## [What to do]
a – In the wprdc-etl thread about building out FTP capabilities, which two classes does the proposed CsvFtpExtractor class inherit from?
b – Please write the next part of the wprdc-etl thread about building out FTP capabilities, picking up after its last sentence.

## [Reading text]

WPRDC / wprdc-etl

MIT License
8 stars 3 forks source link

Build out FTP capabilities #17

Closed bsmithgall closed 8 years ago

saylorsd commented 8 years ago

:question: Hey @bsmithgall, What's the plan for our current use cases where we'll be extracting CSVs via SFTP? Will we end up creating an extractor that inherits both classes? To me it seems like the SFTP extractor would be higher up the chain than the CSV one as it, like the current file extractor, simply copies the opens the file stream, but I could be totally wrong. Here's the commit where I started the class if you'd like to take a look. 45c0fbc22387d05884e518c80c1de7b856ccfe37

bsmithgall commented 8 years ago

Hmm interesting question, and I think you are probably right. I think there are probably two different functionalities going on here:

  1. Functionality needed to access a particular file
  2. Functionality needed to read a particular file

These can either be both handled in the Extractor parent class contract, or they can be implemented separately and then individual classes can be cobbled together through multiple inheritance/composition.

I think that you could do something like this:

class Connector(object):
    # a new base class that to deal with connections
   pass

class FTPConnector(Connector):
    # code that does connecting here

class CsvFtpExtractor(CsvExtractor, FTPConnector):
    pass

# then you use the CsvFtpExtractor class in the pipeline

The other way would be include some sort of method that requires building a connection. I'm not totally sure what the interface would look like for that, but it would likely involve rewriting the extract method on the FileExtractor.

## [Data segment]

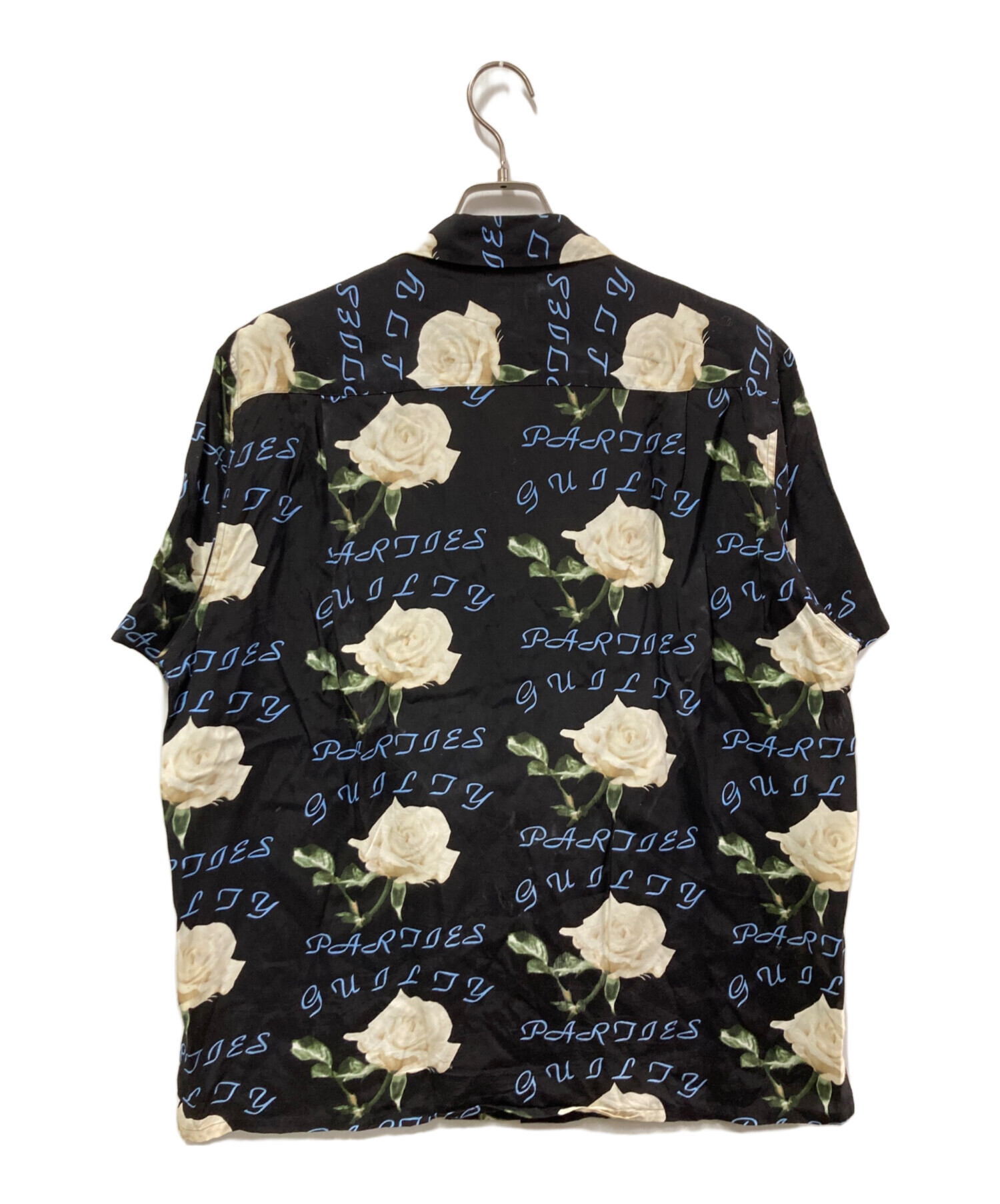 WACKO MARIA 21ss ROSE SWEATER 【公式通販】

## [Answers by task]
a – CsvExtractor and FTPConnector.

b –
saylorsd commented 8 years ago

I do like the idea of having a separating these into Connectors and Extractors.

What I was thinking - and I believe it's the same as what you mention in your last paragraph - is having all Extractors pull data from a Connector (even if it's as simple as opening a file on the same disk). As far as I can imagine right now, the only part of the contract between the two would be Connectors would have to all have a connect() method that returns whatever would be each Extractors target. In that case, would it be important that connect() only return one type for all sub classes of Connector?

What do you think?

bsmithgall commented 8 years ago

That sounds like a smart approach.